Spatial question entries
----------
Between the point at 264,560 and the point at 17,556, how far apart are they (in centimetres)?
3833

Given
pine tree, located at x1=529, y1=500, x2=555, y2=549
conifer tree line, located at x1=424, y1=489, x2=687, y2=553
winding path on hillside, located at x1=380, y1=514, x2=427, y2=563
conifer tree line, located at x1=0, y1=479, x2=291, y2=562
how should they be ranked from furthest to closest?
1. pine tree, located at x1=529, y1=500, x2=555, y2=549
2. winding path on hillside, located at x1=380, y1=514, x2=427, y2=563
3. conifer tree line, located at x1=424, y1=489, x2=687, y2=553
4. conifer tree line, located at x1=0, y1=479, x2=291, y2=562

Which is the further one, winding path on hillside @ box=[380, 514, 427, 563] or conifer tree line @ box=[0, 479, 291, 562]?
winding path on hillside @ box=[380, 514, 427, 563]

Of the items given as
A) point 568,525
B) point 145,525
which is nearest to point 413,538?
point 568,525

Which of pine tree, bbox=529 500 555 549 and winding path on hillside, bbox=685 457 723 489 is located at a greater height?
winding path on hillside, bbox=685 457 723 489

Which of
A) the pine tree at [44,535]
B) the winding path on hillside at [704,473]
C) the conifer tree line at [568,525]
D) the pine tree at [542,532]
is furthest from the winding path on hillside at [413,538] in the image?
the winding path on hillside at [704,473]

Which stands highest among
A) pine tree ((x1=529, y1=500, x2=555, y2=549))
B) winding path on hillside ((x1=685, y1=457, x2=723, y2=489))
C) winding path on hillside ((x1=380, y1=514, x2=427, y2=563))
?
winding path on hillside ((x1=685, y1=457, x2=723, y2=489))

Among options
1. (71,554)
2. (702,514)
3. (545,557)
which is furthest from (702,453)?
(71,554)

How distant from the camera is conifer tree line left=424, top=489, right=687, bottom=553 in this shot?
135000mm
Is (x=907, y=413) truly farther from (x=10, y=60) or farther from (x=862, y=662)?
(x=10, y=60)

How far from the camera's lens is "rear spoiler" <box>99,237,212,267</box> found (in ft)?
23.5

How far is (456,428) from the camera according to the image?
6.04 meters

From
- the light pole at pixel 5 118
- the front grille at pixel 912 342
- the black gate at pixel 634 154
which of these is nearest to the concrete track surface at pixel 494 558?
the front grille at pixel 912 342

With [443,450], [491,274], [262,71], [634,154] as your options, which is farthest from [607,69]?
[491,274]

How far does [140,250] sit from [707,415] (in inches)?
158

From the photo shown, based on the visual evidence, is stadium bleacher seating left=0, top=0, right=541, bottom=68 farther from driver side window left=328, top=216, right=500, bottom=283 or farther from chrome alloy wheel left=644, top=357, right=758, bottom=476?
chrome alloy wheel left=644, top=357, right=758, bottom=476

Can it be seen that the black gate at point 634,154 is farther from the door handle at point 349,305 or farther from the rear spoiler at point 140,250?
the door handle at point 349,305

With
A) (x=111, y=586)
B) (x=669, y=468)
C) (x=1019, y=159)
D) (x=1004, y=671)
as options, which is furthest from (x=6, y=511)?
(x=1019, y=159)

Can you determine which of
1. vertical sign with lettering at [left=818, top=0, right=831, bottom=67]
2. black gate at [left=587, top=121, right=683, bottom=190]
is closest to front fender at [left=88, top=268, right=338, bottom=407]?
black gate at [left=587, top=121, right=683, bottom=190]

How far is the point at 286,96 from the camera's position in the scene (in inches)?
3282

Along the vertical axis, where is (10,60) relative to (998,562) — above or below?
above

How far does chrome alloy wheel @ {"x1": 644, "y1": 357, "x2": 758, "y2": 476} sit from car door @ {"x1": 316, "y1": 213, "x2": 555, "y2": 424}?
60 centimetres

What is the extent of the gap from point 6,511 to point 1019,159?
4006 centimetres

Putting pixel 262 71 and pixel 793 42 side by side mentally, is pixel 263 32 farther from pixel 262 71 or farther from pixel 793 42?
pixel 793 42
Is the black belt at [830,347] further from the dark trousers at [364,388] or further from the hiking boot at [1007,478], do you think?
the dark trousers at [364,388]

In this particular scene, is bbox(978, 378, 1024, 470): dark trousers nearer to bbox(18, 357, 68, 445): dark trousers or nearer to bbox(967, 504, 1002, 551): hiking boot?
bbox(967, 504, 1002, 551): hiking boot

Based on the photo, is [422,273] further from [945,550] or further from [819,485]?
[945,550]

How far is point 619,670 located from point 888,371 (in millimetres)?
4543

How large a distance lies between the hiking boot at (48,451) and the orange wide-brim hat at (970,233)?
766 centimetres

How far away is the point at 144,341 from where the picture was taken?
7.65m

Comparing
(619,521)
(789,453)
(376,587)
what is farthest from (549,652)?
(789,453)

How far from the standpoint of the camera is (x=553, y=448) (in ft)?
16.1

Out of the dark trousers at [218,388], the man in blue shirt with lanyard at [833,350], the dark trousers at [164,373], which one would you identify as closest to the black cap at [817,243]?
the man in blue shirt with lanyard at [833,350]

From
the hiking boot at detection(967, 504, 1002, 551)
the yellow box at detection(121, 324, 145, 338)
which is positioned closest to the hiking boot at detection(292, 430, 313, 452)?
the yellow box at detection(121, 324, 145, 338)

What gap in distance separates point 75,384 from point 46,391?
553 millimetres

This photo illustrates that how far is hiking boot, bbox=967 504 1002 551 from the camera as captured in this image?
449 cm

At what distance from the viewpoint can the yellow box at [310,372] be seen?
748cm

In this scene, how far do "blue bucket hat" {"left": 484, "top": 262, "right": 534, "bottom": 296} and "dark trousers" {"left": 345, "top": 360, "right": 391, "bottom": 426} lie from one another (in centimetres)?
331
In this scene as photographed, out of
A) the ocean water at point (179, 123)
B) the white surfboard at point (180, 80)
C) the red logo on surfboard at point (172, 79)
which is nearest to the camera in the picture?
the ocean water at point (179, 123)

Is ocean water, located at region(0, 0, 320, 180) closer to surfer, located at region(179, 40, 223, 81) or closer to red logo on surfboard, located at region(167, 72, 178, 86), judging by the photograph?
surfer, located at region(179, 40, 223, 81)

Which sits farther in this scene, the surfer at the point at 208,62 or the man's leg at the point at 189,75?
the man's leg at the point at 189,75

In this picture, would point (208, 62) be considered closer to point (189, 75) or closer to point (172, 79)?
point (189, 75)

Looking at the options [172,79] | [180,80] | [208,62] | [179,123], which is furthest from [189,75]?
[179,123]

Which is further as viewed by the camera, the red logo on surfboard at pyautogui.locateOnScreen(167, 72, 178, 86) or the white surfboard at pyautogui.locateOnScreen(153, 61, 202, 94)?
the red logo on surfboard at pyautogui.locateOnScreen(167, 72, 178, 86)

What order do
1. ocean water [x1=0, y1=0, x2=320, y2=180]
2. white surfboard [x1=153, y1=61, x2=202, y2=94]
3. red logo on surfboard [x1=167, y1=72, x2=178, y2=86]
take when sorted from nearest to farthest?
----------
▸ EXERCISE DIRECTIONS
Make an exact copy of every line from the one with "Is ocean water, located" to the end of the data, with the first and last of those lines included.

▸ CORRECT RESULT
Is ocean water, located at region(0, 0, 320, 180) closer to surfer, located at region(179, 40, 223, 81) or closer to red logo on surfboard, located at region(167, 72, 178, 86), judging by the photograph?
surfer, located at region(179, 40, 223, 81)

Which sits farther in this scene, the surfer at the point at 208,62 or the man's leg at the point at 189,75?
the man's leg at the point at 189,75

In this picture, would point (208, 62) be considered closer to point (189, 75) or closer to point (172, 79)?
point (189, 75)

Looking at the options [172,79] | [180,80] | [208,62] | [179,123], which is furthest from [189,75]?
[179,123]

Which is further as viewed by the camera, the red logo on surfboard at pyautogui.locateOnScreen(167, 72, 178, 86) or the white surfboard at pyautogui.locateOnScreen(153, 61, 202, 94)?
the red logo on surfboard at pyautogui.locateOnScreen(167, 72, 178, 86)

What order do
1. ocean water [x1=0, y1=0, x2=320, y2=180]
2. white surfboard [x1=153, y1=61, x2=202, y2=94]
3. red logo on surfboard [x1=167, y1=72, x2=178, y2=86]
take when sorted from nearest to farthest?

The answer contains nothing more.